The motto of the incoming Obama administration in 2009 was “Never let a crisis go to waste.” The Democrats saw the economic turmoil of the time as an opportunity to pass left-wing proposals that had been on their wish list forever, but that now would become viable because of the financial crisis. They didn’t seriously think that most of these proposals would help the economy, and some undeniably would damage it, but the Democrats were confident that the economy’s underlying strength would soon assert itself, recovery would inevitably take place, and they would get the credit. This, the Obama administration thought, would put the Democrats in clover for a generation.
Things didn’t work out that way. 2009 was not 1930. Americans, to the Democrats’ surprise, did not hunger for big government solutions. Moreover, the Democrats’ motives were transparent, in part because they arrogantly trumpeted their “Never let a crisis go to waste” strategy. Voters wanted the Democrats to address the economy, not pay off their union allies through bailouts and try to nationalize the health care industry. And most voters do not share President Obama’s insouciant (and economically ignorant) conviction that wasteful government spending is just fine, since “spending equals stimulus.”
Hence the midterm election blowout. Now the Democrats face the sobering reality that their policies have completely failed to solve the economic problems that they were elected to address. On the contrary, matters have gotten worse on their watch. Today’s bad news–“unexpected” as always, as Glenn Reynolds likes to point out–demonstrates that the administration and its Congressional allies are still at square one when it comes to stimulating economic growth. The French news agency, AFP, can’t hide its schadenfreude at today’s jobs report: “US unemployment surges to 9.8 percent in November.”

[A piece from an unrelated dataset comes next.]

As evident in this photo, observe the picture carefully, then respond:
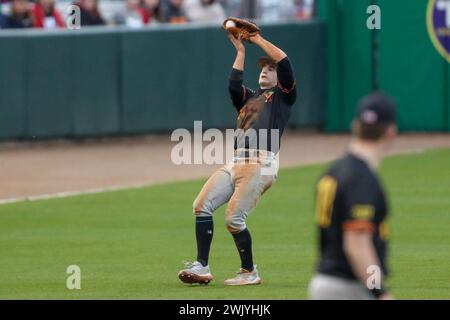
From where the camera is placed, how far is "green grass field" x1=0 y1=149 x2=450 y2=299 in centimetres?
1088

US unemployment rate surged to 9.8 percent in November, the Labor Department reported Friday, in a hammer blow to hopes for the US jobs recovery. The economy created many fewer jobs than expected and the unemployment rate rose dramatically from the 9.6 percent seen in October, to its highest level since April.
A measly 39,000 jobs were created, well short of the 130,000 predicted by economists and well beneath the levels needed to make a dent to unemployment rates.

How do you say “measly” in French? How do you say “failure”? The Obama administration and Congressional Democrats are perilously close to the point where, even if the economy does recover between now and 2012–which I think nearly everyone expects–voters will deem their policies to have failed. In part, at least, this is what happens when you tell the world that you view the nation’s economic crisis as an opportunity to advance partisan ends.
PAUL adds; The words, I believe, are “echec” and “miniscule.” And they are apt. In addition to the figures John cites, there is this: For blue-collar workers — “production and nonsupervisory employees” — aggregate hours fell, aggregate payrolls fell, average weekly hours fell, average hourly earnings fell, and average weekly earnings fell. And in the household survey, an alternative way of estimating unemployment, employment actually declined.